Ayer tomé un tren que terminó pasando por
una estación conocida, la misma que recorrí durante algunos años de mi pasado,
y debo decir que en un momento imaginé que iban a entrar fantasmas, y que no
tendría pretextos para evitar tener que conversar. Vi al joven que subía todos
los sábados al mismo andén, con su mochila cargada de carpetas, pensando que
tenía tiempo para divagar, o que tal vez no entendía el sentido del tiempo, lo
vi sentarse de cara al sol, pensando que la vida no tenía porque reducirse a
compartimientos estancos, donde los fulgores no pudieran ser lacerados, donde
las familias se desperdigaban en el silencio de un gesto cansado, el tren era
el mismo pero los rostros parecían curtidos por la destemplanza.

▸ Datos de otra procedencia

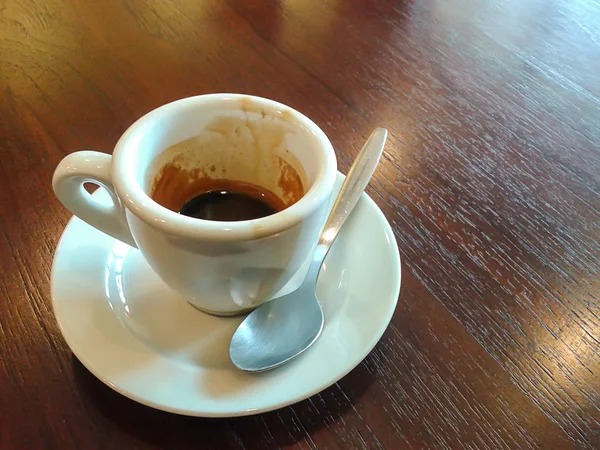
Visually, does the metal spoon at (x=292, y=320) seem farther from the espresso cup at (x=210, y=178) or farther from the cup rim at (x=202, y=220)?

Luego, en el subte, una sombra negra me
llamó la atención, era un hombre con los ojos como ascuas, en un estado de
infierno absoluto, subió con sus harapos repartiendo papeles de diarios
recortados, el papel era como un mensaje sin palabras, había que darle algo a
cambio, y me pareció terrible la bolsa que llevaba en su mano, con restos de
fideos que alguien arrojó, y que la sombra llevaba envuelta y aplastada, fideos
fríos manchados de tuco que seguramente formarían parte de su cena, me costó
entender si esa sombra era visible, o si todo fue algo que nunca ocurrió.
Luego lo de siempre, personas que detrás
de una cuerda de colores intentan convencer que la vida no es tan dura, a
veces lo logran, pero nadie les cree.